Please write out the records again, starting at the line that contains "What distance exists" and running through the end of the records, with "camera" replaced by "lens" everywhere it appears and everything else left unchanged.
— BEGIN Source records —
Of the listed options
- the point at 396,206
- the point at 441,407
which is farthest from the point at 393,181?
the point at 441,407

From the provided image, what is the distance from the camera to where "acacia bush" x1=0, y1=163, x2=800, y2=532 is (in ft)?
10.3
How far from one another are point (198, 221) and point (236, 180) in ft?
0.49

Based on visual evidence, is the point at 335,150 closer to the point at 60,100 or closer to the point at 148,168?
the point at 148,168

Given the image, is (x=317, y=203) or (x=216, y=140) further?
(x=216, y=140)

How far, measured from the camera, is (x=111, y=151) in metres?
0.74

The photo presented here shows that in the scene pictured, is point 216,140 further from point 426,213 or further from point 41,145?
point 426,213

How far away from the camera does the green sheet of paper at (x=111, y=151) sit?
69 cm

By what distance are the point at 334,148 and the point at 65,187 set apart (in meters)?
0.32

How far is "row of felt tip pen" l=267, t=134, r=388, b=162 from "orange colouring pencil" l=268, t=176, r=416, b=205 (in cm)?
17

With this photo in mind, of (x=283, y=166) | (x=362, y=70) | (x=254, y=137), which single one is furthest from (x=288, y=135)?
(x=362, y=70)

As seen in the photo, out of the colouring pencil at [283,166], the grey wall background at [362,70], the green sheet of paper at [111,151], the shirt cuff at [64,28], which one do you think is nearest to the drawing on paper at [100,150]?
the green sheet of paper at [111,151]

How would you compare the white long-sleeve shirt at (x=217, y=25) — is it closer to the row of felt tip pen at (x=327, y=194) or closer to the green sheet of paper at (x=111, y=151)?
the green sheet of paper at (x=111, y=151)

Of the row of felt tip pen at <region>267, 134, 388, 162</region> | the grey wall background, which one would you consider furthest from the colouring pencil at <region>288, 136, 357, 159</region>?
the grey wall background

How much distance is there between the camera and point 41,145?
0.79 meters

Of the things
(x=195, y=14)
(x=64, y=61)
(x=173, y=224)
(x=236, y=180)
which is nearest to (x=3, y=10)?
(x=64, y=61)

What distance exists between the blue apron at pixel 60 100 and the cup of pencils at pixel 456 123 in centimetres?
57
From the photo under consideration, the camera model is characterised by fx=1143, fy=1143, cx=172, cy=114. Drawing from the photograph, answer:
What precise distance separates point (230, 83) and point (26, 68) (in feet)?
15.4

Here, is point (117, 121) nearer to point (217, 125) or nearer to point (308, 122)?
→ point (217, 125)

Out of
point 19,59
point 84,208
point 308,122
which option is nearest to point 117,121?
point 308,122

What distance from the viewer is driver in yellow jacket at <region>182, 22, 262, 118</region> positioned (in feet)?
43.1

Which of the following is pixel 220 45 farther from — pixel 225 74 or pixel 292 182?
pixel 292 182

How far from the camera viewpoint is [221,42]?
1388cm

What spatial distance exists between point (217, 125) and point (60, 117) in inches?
— END Source records —
Completed exercise:
What distance exists between the blue apron at pixel 60 100 and the cup of pencils at pixel 456 123 in centimetres?
57
From the photo under consideration, the lens model is characterised by fx=1143, fy=1143, cx=172, cy=114. Drawing from the photograph, answer:
What precise distance separates point (230, 83) and point (26, 68) (in feet)?
15.4

Here, is point (117, 121) nearer to point (217, 125) or nearer to point (308, 122)?
→ point (217, 125)

Out of
point 19,59
point 84,208
point 308,122
which option is nearest to point 117,121?
point 308,122

What distance from the viewer is driver in yellow jacket at <region>182, 22, 262, 118</region> positioned (in feet)?
43.1

Which of the following is pixel 220 45 farther from — pixel 225 74 or pixel 292 182?
pixel 292 182

How far from the lens viewpoint is [221,42]?
1388cm

What spatial distance exists between point (217, 125) and point (60, 117) in inches?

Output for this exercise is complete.